Re: New Linux Filesystem: NILFS

Lists: pgsql-hackers
From: Chris Browne <cbbrowne(at)acm(dot)org>
To: pgsql-hackers(at)postgresql(dot)org
Subject: New Linux Filesystem: NILFS
Date: 2006-09-05 22:24:28
Message-ID: 60fyf6vtnn.fsf_-_@dba2.int.libertyrms.com
Views: Raw Message | Whole Thread | Download mbox | Resend email
Lists: pgsql-hackers

Recently seen in ACM Operating Systems Review (this is the first time
I've found as many as 1 interesting article in it in a while, and
there were 3 things I found worthwhile...):

NTT (of the recent "NTT Power Hour") have created a new filesystem:
<http://www.nilfs.org/en/>

NILFS is a log-structured file system developed for Linux.

In effect, it provides the "moral equivalent" to MVCC for filesystems;
overwrites are equivalent to delete/insert, and requires a "Cleaner"
process in order to clean out formerly-used space.

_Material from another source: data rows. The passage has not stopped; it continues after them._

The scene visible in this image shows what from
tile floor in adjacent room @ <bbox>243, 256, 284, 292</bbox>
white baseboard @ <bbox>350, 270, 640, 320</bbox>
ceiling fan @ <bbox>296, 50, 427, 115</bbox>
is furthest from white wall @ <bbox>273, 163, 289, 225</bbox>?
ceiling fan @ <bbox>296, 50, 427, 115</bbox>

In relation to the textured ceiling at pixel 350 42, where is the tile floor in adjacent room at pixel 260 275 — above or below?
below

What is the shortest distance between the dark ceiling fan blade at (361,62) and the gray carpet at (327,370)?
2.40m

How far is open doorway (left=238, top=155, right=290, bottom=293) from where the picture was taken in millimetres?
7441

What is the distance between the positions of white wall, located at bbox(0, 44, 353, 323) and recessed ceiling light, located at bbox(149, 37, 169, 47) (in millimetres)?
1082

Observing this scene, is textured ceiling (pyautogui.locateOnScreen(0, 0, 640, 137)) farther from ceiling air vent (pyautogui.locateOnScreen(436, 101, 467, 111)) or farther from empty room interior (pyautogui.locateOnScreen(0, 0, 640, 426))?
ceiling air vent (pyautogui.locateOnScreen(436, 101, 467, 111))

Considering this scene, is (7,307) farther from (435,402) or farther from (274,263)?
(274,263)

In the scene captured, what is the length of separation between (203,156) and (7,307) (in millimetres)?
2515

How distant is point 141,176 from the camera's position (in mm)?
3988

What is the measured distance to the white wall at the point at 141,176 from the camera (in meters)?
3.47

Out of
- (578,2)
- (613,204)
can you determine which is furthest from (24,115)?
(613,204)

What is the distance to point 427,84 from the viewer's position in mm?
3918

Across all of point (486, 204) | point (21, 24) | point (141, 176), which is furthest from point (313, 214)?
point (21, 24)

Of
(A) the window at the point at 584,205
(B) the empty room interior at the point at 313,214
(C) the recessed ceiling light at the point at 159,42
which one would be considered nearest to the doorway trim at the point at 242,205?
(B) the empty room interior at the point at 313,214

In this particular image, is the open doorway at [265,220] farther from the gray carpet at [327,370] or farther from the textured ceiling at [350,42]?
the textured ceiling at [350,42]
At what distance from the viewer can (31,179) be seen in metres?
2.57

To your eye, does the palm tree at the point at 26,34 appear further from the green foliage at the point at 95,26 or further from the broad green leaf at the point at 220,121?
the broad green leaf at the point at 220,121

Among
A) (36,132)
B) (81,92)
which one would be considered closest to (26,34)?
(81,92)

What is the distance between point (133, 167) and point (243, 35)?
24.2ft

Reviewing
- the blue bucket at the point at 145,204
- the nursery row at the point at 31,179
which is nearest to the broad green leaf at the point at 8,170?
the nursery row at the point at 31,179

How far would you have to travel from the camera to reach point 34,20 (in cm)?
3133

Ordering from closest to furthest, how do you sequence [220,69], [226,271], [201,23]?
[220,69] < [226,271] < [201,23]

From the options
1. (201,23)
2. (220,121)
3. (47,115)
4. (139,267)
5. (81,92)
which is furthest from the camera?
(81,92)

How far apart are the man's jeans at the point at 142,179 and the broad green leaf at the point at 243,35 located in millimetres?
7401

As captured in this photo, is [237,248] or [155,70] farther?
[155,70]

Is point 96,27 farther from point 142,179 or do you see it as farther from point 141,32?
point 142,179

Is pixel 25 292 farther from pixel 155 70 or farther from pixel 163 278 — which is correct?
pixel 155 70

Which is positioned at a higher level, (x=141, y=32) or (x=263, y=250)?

It ought to have two merits over journalling filesystems:

1. It doesn't need to write data twice, which should improve
performance

2. It doesn't need to repetitively overwrite metadata, which should
improve crash safety.

On the latter, per the paper:

"... These journaling filesystems enable fast and consistent recovery
of the file system after unexpected system freezes or power
failures. However, they still allow the fatal destruction of the file
system due to the characteristic that recovery is realized by
overwriting meta data with their copies saved in a journal file. This
recovery is guaranteed to work properly only if the write order of the
on-disk data blocks and meta data blocks is physically conserved on
the disk platters. Unfortunately, this constraint is often violated by
the write optimizations performed by the block I/O subsystem and disk
controllers."

It's still at a somewhat early stage, as they haven't completed coding
the Cleaner. (Probably should call it the Reaper... :-))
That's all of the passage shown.